Mobil bankacılık uygulamalarında şüpheli tüm işlem ve hesap hareketlerinde de olmalı. Benzer durum telekom, dijital platform gibi abonelik gerektiren kurumlarda da olmalı. Sosyal medya platformlarında borsa ve yatırımlara dair birçok dolandırıcılık kapsamlı reklam veya kapalı grup daveti var. Bildirilse dahi ilgili platform bunları yayından kaldırmıyor. Bunların kaynağında topluca kesilmesine yönelik bir yapı şart.
Tüm sanal ve telefon dolandırıcılıklarına yönelik “Fraudehelpdesk.nl” gibi bir kamusal uygulama altyapısı vatandaşların, tüketicilerin güncel oltalama, saldırı, sahtecilik gibi mesaj ve içerikleri sorgulayabilmesine imkan sunacak. Ciddi milli servet kaybının önüne geçilecek. Çoğu kişi mesajı teyit edemediği gibi kaygı ve korkularla bunları danışmaktan çekiniyor.
Sitelerin site dışından sertifikalı/yetkili profesyoneller tarafından yönetilmesi, finansalları ve faaliyet raporunu kamuya açık yayınlaması, bağımsız denetime tabii olması gibi konular değerlendirilmeli. Sitelerde 18 yaş altında ATV, motor, araba kullanımı, sahipsiz araba parkı, tekel bayisi açılması veya gürültü, çevreyi kirletme gibi Kabahatlar Kanunu durumlarında site yönetimlerinin yetkisi arttırılmalı, mevzuat düzenlenmeli.
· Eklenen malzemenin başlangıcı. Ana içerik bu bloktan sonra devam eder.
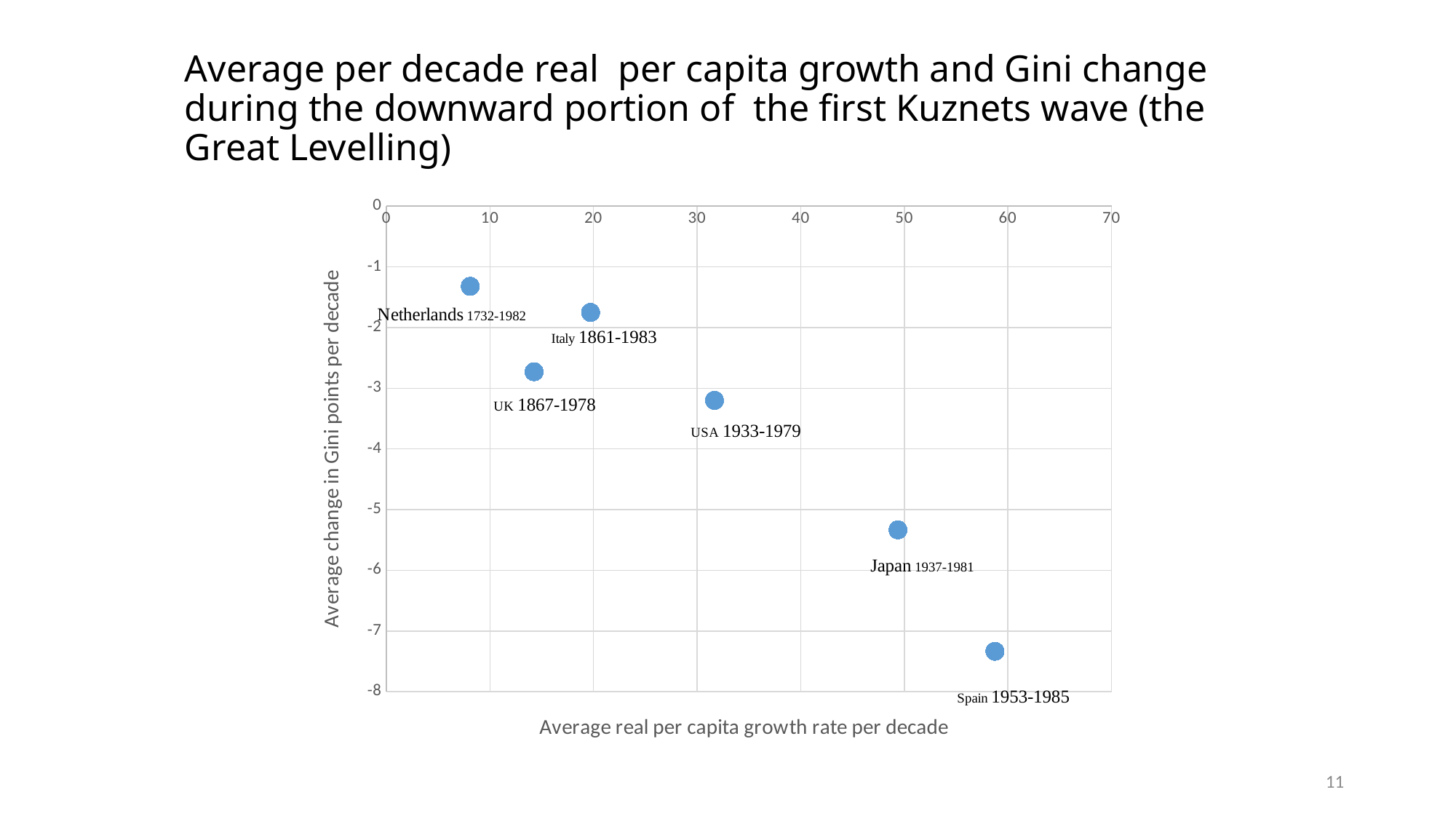
Is the average change in Gini points per decade for Spain greater or less than -7? less What kind of chart is shown on the slide? scatter chart Is the average real per capita growth rate per decade for Japan greater or less than 40? greater Which country has the smallest average change in Gini points per decade (closest to zero)? Netherlands Which country has the largest (most negative) average change in Gini points per decade? Spain How many countries are plotted on the chart? 6 Is the average real per capita growth rate per decade for the USA greater or less than 30? greater What is the title of the x axis? Average real per capita growth rate per decade Which country has the lowest average real per capita growth rate per decade? Netherlands Which country has the highest average real per capita growth rate per decade? Spain Which has a higher average real per capita growth rate per decade, Italy or the UK? Italy As the average real per capita growth rate increases along the x axis, does the average change in Gini points generally rise or fall? fall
Yurtdışı yerleşik yabancı kurumlardan alınan mal ve hizmetler. Mesela Radisson Rewards uygulamasından kredi kartı ile konaklama için puan (ödül değil) satın alındığında bir süre sonra sözleşmeye atıfla satın alınan şey iptal edilebiliyor. Sınır ötesi e-ticaret zorluklarından biri daha. UKOME kararının üstünde özel okul servis ücretinin belediyeye bildiriminde Tüketici Hakem Heyeti adresleniyor. Vatandaş bu konuyu kendi mi çözmeli. Yoksa genel bir çözüm mü olmalı.